Machine Learning Workflow with edaflow

This guide consolidates all steps for a complete ML workflow using edaflow, from experiment setup to model deployment.

Step 1: Setup ML Experiment

experiment = ml.setup_ml_experiment(df, 'target')  # DataFrame style
# OR
experiment = ml.setup_ml_experiment(X=X, y=y, val_size=0.15)  # sklearn style

Step 2: Compare Multiple Models

models = {
    'RandomForest': RandomForestClassifier(),
    'LogisticRegression': LogisticRegression()
}
results = ml.compare_models(models, **experiment)

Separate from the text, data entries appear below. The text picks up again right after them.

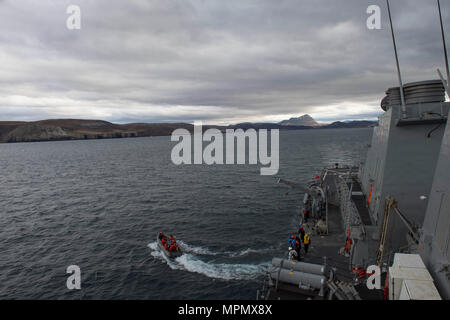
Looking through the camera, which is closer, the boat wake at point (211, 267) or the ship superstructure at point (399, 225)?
the ship superstructure at point (399, 225)

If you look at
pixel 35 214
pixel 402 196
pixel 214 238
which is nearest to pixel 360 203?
pixel 402 196

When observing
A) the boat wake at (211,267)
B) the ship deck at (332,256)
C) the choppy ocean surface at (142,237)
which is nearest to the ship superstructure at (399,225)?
the ship deck at (332,256)

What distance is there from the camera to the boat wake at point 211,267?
23.2m

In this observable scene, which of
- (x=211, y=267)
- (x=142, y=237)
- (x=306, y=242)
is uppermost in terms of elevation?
(x=306, y=242)

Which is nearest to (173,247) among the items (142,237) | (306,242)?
(142,237)

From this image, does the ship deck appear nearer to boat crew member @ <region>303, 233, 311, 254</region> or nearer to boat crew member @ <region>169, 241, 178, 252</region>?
boat crew member @ <region>303, 233, 311, 254</region>

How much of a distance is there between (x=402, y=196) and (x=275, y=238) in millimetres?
15599

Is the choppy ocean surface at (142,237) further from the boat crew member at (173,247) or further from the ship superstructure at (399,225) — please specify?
the ship superstructure at (399,225)

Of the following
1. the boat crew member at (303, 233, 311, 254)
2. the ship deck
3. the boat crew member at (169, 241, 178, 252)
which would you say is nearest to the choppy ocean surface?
the boat crew member at (169, 241, 178, 252)

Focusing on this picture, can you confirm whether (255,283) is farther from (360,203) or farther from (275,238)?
(360,203)

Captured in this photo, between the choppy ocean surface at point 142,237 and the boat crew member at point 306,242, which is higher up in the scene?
the boat crew member at point 306,242

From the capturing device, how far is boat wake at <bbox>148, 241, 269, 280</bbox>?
2319 cm

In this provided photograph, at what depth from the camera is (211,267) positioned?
80.8 feet

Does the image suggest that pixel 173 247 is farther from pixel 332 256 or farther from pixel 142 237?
pixel 332 256
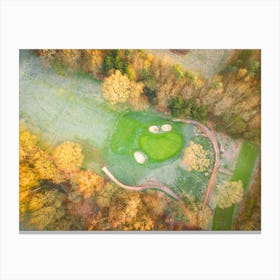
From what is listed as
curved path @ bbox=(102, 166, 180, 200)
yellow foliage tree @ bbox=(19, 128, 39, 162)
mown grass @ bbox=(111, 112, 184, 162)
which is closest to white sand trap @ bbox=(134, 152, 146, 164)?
mown grass @ bbox=(111, 112, 184, 162)

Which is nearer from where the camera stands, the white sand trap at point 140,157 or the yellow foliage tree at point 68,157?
the yellow foliage tree at point 68,157

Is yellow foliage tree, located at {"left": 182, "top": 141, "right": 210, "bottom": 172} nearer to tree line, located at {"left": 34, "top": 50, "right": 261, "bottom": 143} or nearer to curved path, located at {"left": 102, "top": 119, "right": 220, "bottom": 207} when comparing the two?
curved path, located at {"left": 102, "top": 119, "right": 220, "bottom": 207}

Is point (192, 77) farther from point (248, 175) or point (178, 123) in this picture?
point (248, 175)

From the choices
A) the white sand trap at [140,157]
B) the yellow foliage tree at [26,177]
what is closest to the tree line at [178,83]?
the white sand trap at [140,157]

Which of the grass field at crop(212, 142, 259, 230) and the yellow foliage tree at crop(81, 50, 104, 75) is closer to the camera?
the yellow foliage tree at crop(81, 50, 104, 75)

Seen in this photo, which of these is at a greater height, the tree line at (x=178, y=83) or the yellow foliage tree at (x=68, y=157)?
the tree line at (x=178, y=83)

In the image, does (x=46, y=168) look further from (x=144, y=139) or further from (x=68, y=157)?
(x=144, y=139)

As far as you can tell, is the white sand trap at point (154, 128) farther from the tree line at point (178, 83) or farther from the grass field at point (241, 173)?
the grass field at point (241, 173)
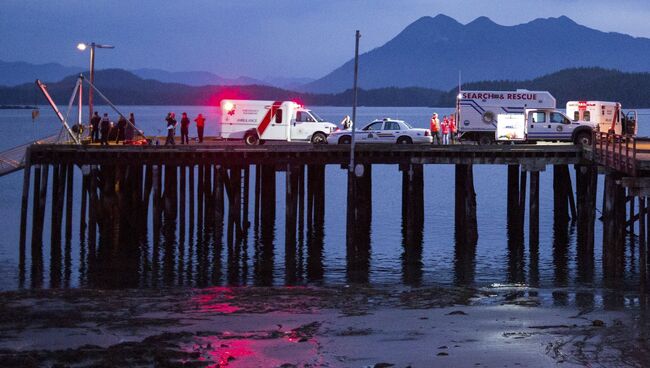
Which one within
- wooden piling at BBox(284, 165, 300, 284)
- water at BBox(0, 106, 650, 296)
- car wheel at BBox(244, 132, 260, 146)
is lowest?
water at BBox(0, 106, 650, 296)

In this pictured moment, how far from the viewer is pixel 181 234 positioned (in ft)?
140

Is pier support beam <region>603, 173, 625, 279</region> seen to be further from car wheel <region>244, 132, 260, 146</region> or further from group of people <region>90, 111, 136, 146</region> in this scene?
group of people <region>90, 111, 136, 146</region>

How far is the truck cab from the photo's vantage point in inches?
1757

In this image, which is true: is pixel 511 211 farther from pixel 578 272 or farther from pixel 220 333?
pixel 220 333

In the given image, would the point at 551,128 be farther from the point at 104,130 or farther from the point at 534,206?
the point at 104,130

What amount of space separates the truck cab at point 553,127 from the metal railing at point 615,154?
628 centimetres

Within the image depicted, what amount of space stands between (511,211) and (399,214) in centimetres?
1466

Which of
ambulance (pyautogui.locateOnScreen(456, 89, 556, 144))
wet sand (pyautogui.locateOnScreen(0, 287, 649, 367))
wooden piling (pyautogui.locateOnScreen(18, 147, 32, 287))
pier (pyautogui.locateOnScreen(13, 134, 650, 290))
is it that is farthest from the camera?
ambulance (pyautogui.locateOnScreen(456, 89, 556, 144))

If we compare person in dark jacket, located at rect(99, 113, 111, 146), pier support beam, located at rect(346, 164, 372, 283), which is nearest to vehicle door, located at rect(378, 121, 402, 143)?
pier support beam, located at rect(346, 164, 372, 283)

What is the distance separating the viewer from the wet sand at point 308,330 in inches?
826

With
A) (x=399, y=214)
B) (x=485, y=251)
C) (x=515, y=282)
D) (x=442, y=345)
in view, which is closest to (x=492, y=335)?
(x=442, y=345)

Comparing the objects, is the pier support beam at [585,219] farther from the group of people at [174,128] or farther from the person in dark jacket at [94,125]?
the person in dark jacket at [94,125]

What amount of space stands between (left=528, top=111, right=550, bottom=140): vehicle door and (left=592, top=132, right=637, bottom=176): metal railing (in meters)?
6.86

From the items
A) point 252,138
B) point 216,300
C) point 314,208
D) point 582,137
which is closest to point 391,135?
point 314,208
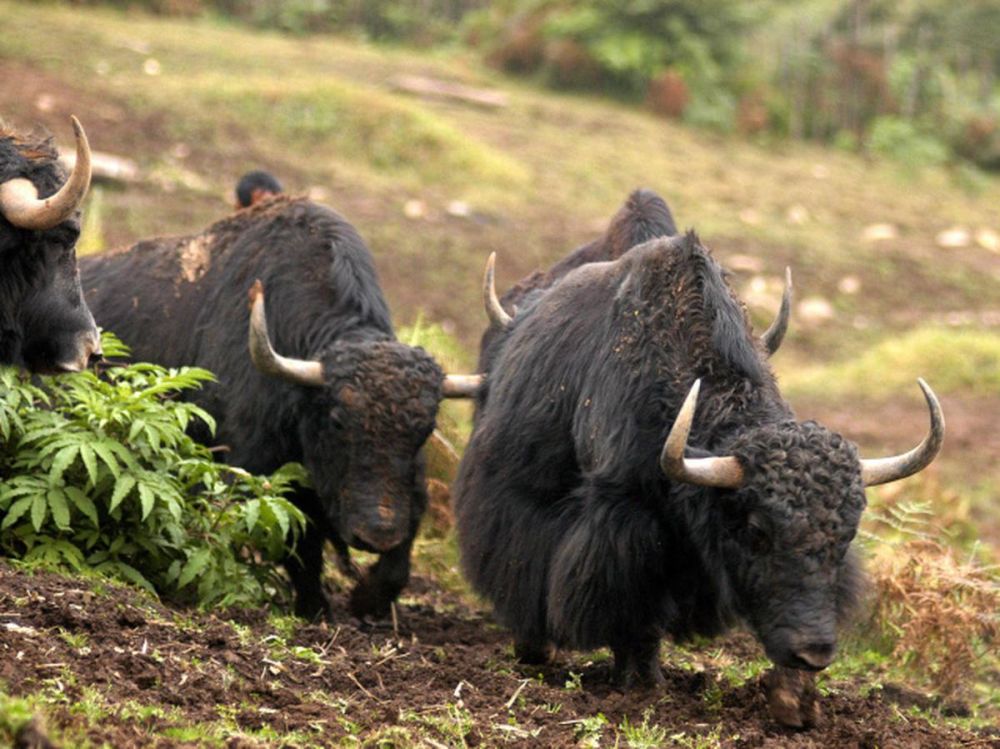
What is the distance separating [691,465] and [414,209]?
13.4m

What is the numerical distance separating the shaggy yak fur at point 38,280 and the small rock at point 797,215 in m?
16.7

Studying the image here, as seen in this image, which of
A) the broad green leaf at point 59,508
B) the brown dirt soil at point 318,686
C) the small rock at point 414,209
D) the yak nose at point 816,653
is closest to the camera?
the brown dirt soil at point 318,686

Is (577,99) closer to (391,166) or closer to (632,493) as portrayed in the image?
(391,166)

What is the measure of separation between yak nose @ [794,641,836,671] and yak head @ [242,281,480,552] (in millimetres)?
2354

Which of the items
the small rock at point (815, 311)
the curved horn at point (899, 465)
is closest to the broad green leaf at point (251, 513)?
the curved horn at point (899, 465)

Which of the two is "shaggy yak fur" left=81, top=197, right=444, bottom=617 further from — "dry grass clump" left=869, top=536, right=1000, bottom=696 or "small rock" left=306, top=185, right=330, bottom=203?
"small rock" left=306, top=185, right=330, bottom=203

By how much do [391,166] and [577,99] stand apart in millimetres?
7030

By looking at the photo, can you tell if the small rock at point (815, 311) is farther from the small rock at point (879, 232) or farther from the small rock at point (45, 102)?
the small rock at point (45, 102)

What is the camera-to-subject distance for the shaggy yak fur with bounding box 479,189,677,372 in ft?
26.9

Step 3: Optimize Hyperparameters

model_name = 'LogisticRegression'  # or 'RandomForest' or 'GradientBoosting'

if model_name == 'RandomForest':
    param_distributions = {
        'n_estimators': [100, 200, 300],
        'max_depth': [5, 10, 15, None],
        'min_samples_split': [2, 5, 10]
    }
    model = RandomForestClassifier()
    method = 'grid'
elif model_name == 'GradientBoosting':
    param_distributions = {
        'n_estimators': (50, 200),
        'learning_rate': (0.01, 0.3),
        'max_depth': (3, 8)
    }
    from sklearn.ensemble import GradientBoostingClassifier
    model = GradientBoostingClassifier()
    method = 'bayesian'
elif model_name == 'LogisticRegression':
    param_distributions = {
        'C': [0.01, 0.1, 1, 10, 100],
        'penalty': ['l1', 'l2', 'elasticnet', 'none'],
        'solver': ['lbfgs', 'liblinear', 'saga']
    }
    model = LogisticRegression(max_iter=1000)
    method = 'grid'
else:
    raise ValueError(f"Unknown model_name: {model_name}")

results = ml.optimize_hyperparameters(
    model,
    param_distributions=param_distributions,
    **experiment
)

Step 4: Rank and Select Best Model

best_model_name = ml.rank_models(results, 'accuracy', return_format='list')[0]['model_name']
ranked_df = ml.rank_models(results, 'accuracy')
best_model_traditional = ranked_df.iloc[0]['model']

Step 5: Save Model Artifacts

ml.save_model_artifacts(
    model=results['best_model'],
    model_name=best_model_name,
    experiment_config=experiment,
    performance_metrics=results['cv_results']
)

Step 6: Visualize Learning Curves

ml.plot_learning_curves(results['best_model'], **experiment)

Tips: - All steps above are copy-paste safe and work for RandomForest, LogisticRegression, and GradientBoosting. - For more advanced workflows, see the User Guide and API Reference.